The reason for the new requirement of two doses of the IPSC cells is due to the need to ensure that the required differentiation of stem cells actually occurs. Dr. Papasotiriou states that it is assumed by most doctors that this will occur automatically however, in reality, this is not always the case. In 10-12% of the time there is a risk that the patient can develop a benign tumor. Although benign, this tumor can still cause symptoms for the patient.
Additionally, although the two doses are ordered at the same time, they will not be shipped at the same time. The second dose will ship in time for the second dose to be given at two weeks. The second dose is the one that will help ensure that the differentiation actually occurs.
Q: How does IPSC compare to HUC, HSC, CD34+ve?
A: To reply to your questions concerning the autologous stems cells we have to clarify the following: Stem cells are classified as follows:
Totipotent stem cells: They are able to differentiate to any kind of tissue without limitations and no barriers. They have limitless capacity of replication, and the telomeres are exact copies in every cell division without shortening (they have the complete ability to use the enzyme telomerase to replicate 100% of the telomeres). Stem cells from specific lines of cells, HSCT (Hematopoietic stem cell transplantation), Somites, etc. These cells are able to generate a specific kind of tissue cells, but no other tissues.
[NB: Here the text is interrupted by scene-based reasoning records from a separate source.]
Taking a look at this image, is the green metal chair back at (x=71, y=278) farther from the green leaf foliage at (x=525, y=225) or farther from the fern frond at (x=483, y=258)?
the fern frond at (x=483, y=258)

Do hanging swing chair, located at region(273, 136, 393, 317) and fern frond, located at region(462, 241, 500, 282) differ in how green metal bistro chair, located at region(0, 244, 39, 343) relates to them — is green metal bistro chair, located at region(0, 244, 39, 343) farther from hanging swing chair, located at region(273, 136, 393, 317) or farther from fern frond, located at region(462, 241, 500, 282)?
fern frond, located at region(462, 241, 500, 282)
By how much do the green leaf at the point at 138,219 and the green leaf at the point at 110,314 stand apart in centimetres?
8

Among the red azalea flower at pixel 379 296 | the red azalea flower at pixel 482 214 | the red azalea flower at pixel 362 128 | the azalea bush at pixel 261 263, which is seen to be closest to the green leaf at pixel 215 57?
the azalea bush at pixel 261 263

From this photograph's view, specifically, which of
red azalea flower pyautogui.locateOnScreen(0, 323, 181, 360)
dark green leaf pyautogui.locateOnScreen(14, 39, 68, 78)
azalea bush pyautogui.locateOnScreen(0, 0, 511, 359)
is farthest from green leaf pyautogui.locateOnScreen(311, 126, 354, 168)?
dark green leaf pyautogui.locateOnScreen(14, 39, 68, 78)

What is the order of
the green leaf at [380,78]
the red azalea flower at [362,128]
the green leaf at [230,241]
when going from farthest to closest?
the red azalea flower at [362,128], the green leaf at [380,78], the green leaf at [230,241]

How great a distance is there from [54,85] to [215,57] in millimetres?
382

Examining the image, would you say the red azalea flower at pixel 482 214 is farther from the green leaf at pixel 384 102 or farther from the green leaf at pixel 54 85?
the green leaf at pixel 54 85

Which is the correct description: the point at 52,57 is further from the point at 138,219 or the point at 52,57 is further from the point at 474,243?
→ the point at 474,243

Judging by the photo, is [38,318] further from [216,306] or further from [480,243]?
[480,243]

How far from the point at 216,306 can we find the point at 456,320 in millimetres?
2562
They have an increased life span but their telomerase -hTERT- have a lower than 100% catalytic activity and eventually the telomeres will shorten, and these stem cells will die in time. Essentially, these are finite differentiated cells with a specific limit of replication, life span and the telomeres are shortened with every cell division. We have to classify cells of interest. The umbilical cord derived stem cells are closer to the second category and therefore their telomerase is deficient, and the telomeres are shortened from one generation to the next, hence the length of telomeres becomes important. This is the reason we identify them as CD34+ve only cells (more like HSC). In our case the IPSC are reprogrammed from more differentiated to less differentiated stem cells without genetic engineering (NO DNA manipulation). Therefore, the final cells are totipotent stem cells, and their hTERT has 100% efficiency and the telomeres do not shorten from one generation to the next. Hence, the comparison between umbilical cord derived stem cells vs induced stem cells (IPSC) derived from the same patient is more favourable than the second kind of cells for the following reasons: 1. They are limitless in life span, 2. They are identical to the HLA (Human leukocyte antigen) from each individual patient. 3. They are much higher in number after processing. I hope that I’ve manage to give you more insight concerning this topic, but in case you have further questions please do not hesitate to ask.
Best regards, Ioannis Papasotiriou, MD, PhD, C.Cy.